Встретились они радостно-нежно, все же не так, как год тому назад, в Гельсингфорсе. «Я ли это изменилась, или он? — спрашивала себя Муся. — Конечно, он очень хороший мальчик, но все-таки довольно обыкновенный, и главное, именно мальчик. Во всяком случае с ним будет нелегко, даже и независимо от денег… Ах, эти проклятые деньги, как они все отравляют!»
Витя жил на ее средства. Клервилль ни разу об этом не сказал ни слова; но именно это тяготило Мусю, — почти так, как Витю мучило в Берлине, что ни слова о деньгах не говорили Кременецкие. Отправляя ему чек на переезд, Муся вдруг и себя поймала на мыслях о том, что можно было бы купить на эту сумму. Она тотчас, со стыдом, отогнала от себя эти мысли. Однако, деньги беспрестанно о себе напоминали. «Если мне так, то каково же ему, с его деликатностью?» — говорила себе Муся и старалась быть особенно милой с Витей. Но это было хуже всего: прежде стараться было не нужно, — оба они это чувствовали. Как-то за обедом, вскоре после приезда Вити, Муся заговорила о предстоящем начале университетского семестра в Париже. — «Я думаю, очень приятно учиться в Парижском университете», — сказала она. — «В самом деле, это, должно быть, очень приятная жизнь», — подтвердил Клервилль. Хотя слова его не имели решительно никакого скрытого смысла, Витя покраснел; смутилась и сама Муся. После обеда, оставшись с Мусей наедине, Витя решительно заявил, что об его поступлении в университет говорить не приходится.
— Я не могу жить несколько лет на счет твоего мужа! Достаточно того, что… — Голос его дрогнул. — Конечно, мне лучше всего поехать в армию…

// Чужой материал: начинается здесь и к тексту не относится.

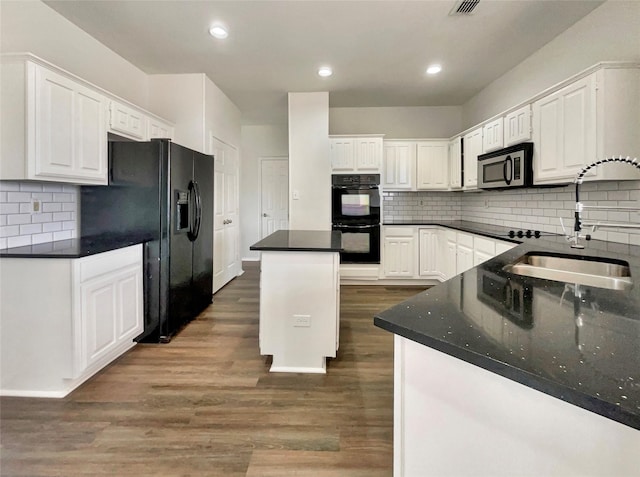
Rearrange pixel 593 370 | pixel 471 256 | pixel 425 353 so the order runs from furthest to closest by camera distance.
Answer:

— Перестань говорить глупости!
— Это не глупости, а самое разумное, что я могу сделать, и самое порядочное, — сказал Витя и опять покраснел, вспомнив, что точно такой же разговор у них был год тому назад в Гельсингфорсе. Он почувствовал, что и Муся подумала об этом. — Во всяком случае об университетских занятиях не может быть и речи. А вот если б ты могла найти для меня платную работу…

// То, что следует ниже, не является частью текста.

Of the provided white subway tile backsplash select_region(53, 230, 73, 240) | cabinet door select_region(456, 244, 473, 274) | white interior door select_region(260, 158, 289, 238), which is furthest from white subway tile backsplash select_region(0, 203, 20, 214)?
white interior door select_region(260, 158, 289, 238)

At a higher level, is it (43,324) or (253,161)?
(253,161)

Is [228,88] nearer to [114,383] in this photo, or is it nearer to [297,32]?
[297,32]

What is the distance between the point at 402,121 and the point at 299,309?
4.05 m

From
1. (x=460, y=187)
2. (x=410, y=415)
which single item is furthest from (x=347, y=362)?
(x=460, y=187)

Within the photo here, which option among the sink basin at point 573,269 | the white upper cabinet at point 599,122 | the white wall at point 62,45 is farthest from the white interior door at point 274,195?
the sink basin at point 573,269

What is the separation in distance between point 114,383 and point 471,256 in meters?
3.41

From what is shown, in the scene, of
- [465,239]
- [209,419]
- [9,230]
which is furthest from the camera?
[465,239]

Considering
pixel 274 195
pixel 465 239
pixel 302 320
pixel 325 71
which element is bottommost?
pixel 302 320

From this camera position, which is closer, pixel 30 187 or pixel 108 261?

— Деньги это вздор, очень стыдно, что ты об этом говоришь! Однако если тебя, по твоей глупости, это тревожит, то я не возражаю. Может быть, такую работу можно сочетать с университетом? Кроме того, ты так молод, что университет не убежит, — сказала Муся. — Знаешь что? Надо бы нам воспользоваться тем, что дон Педро поблизости, и обратиться к нему? Я уже о нем думала («Значит, она сама Думала, что мне пора поискать заработка», — отметил мысленно Витя). Это прекрасная мысль. Вдруг ты станешь великим кинематографическим артистом? — продолжала она в шутливом тоне. — Или кинематографическим режиссером, а? Дон Педро, конечно, может тебя устроить. Вот только захочет ли он?
— Мне все равно, какая работа, лишь бы я мог жить без чужой помощи, — сказал Витя. В голосе его Мусе послышалось оскорбление.
— Спасибо за это «чужой»… Ну, что ж, я попрошу дон Педро назначить мне свидание. Говорят, он теперь великий человек. Может, надо говорить не «свидание», а «аудиенцию»?..
О свидании Муся попросила дон Педро не сразу. Сначала что-то помешало, — дело было все-таки не спешное, — а потом доктор ей объявил, что она, по всей вероятности, беременна. Только дня через два после этого известия, по настойчивой просьбе Вити, Муся отправилась к дон Педро, который жил на соседнем курорте.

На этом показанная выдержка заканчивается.